Judge Puts Brakes on Trump’s Federal Union EO
An Obama appointee seeks to stymie Trump’s efforts to reform public unions.
In another win for Big Labor at the federal level, U.S. District Court Judge Ketanji Brown Jackson struck down provisions from three of President Donald Trump’s executive orders that he signed this past May. Recall that Trump’s EOs were aimed at cleaning up and reforming federal unions, specifically to streamline hiring and firing procedures for federal employees. To put it simply, the rules and processes regarding firing federal workers for poor job performance had become an exceedingly arduous process, making it difficult for the government to get rid of bad employees. And when that’s difficult, you end up with more bad employees.
In her ruling, Jackson agreed that the executive branch had the authority to issue rule changes, but she insisted that in this case Trump overstepped his authority, declaring his orders were in breach of the 1978 Civil Service Reform Act. Jackson stated, “As to the merits of the unions’ contentions, while past precedents and pertinent statutory language indicate that the president has the authority to issue executive orders that carry the force of law with respect to federal labor relations, it is undisputed that no such orders can operate to eviscerate the right to bargain collectively as envisioned in the [statute]. In this Court’s view, the challenged provisions of the executive orders at issue have that cumulative effect.”
It’s important to note here that Jackson is a Barack Obama appointee with a progressive worldview. And this ruling is clearly in that Obama-era vein, where separate and distinct issues are conflated so as to justify a judicial decision that would otherwise be indefensible.

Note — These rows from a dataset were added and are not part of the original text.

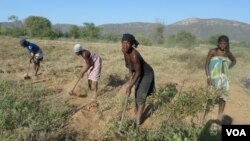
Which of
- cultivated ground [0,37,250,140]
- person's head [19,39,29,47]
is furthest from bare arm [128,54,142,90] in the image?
person's head [19,39,29,47]

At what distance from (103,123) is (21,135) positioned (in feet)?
4.91

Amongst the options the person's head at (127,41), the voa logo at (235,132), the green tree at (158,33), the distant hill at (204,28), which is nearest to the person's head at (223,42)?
the person's head at (127,41)

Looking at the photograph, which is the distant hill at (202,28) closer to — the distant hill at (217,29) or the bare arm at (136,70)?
the distant hill at (217,29)

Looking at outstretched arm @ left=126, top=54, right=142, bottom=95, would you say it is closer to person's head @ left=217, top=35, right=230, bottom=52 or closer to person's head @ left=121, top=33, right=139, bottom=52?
person's head @ left=121, top=33, right=139, bottom=52

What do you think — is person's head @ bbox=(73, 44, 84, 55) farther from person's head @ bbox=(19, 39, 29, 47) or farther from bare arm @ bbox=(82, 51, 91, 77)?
A: person's head @ bbox=(19, 39, 29, 47)

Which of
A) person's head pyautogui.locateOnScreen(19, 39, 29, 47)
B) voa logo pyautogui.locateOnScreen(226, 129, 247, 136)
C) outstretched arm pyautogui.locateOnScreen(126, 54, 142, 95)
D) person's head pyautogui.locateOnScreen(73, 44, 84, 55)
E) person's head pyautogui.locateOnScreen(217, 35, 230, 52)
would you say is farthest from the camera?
person's head pyautogui.locateOnScreen(19, 39, 29, 47)

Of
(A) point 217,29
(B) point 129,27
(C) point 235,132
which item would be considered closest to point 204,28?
(A) point 217,29

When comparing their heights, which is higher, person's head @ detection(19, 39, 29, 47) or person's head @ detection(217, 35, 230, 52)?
person's head @ detection(217, 35, 230, 52)

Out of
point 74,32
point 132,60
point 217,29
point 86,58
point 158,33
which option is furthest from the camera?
point 217,29

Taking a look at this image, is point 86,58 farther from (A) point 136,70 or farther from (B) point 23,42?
(B) point 23,42

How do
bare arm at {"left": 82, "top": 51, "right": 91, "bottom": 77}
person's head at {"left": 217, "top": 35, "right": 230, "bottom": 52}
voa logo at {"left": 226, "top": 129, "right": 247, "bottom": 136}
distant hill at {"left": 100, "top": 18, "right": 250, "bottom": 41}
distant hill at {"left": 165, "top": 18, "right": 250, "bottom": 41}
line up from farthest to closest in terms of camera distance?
distant hill at {"left": 100, "top": 18, "right": 250, "bottom": 41}
distant hill at {"left": 165, "top": 18, "right": 250, "bottom": 41}
bare arm at {"left": 82, "top": 51, "right": 91, "bottom": 77}
person's head at {"left": 217, "top": 35, "right": 230, "bottom": 52}
voa logo at {"left": 226, "top": 129, "right": 247, "bottom": 136}

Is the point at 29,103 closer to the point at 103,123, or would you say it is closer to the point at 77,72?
the point at 103,123

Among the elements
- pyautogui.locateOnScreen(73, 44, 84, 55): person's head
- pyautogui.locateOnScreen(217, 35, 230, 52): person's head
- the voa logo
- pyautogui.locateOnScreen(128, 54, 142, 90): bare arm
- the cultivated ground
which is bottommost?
the cultivated ground

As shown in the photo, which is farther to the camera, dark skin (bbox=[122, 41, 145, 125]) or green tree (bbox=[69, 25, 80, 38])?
green tree (bbox=[69, 25, 80, 38])
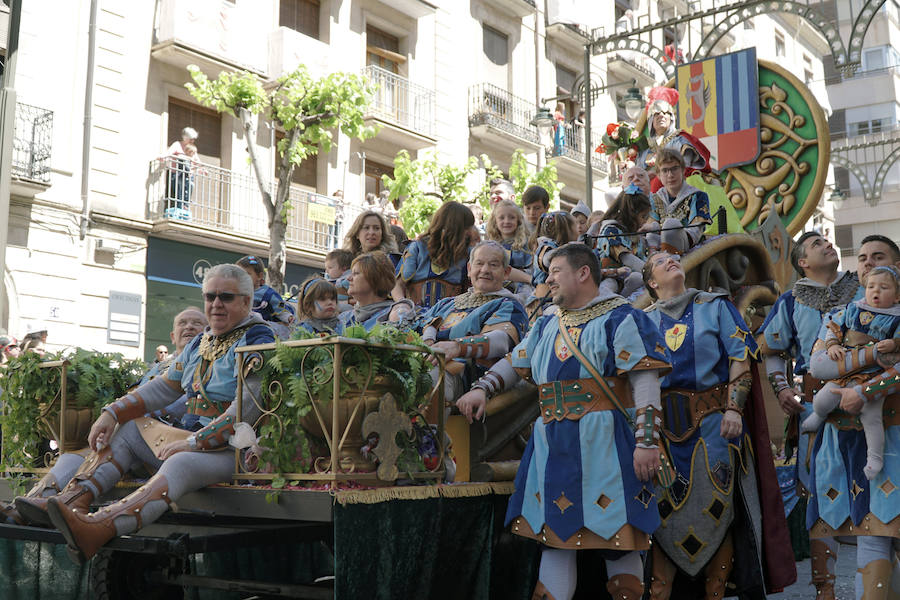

Jackson concludes that Trump’s executive orders directly affect government employees’ collective bargaining rights, which in reality they do not. As Hot Air’s Jazz Shaw writes, “None of these things impact the ability of the unions to negotiate in good faith. Judge Jackson appears to be grasping for a penumbra (as in Roe v Wade) to stitch something together out of thin air. Hopefully this case can be quickly appealed and sent up the chain for a clearer response.”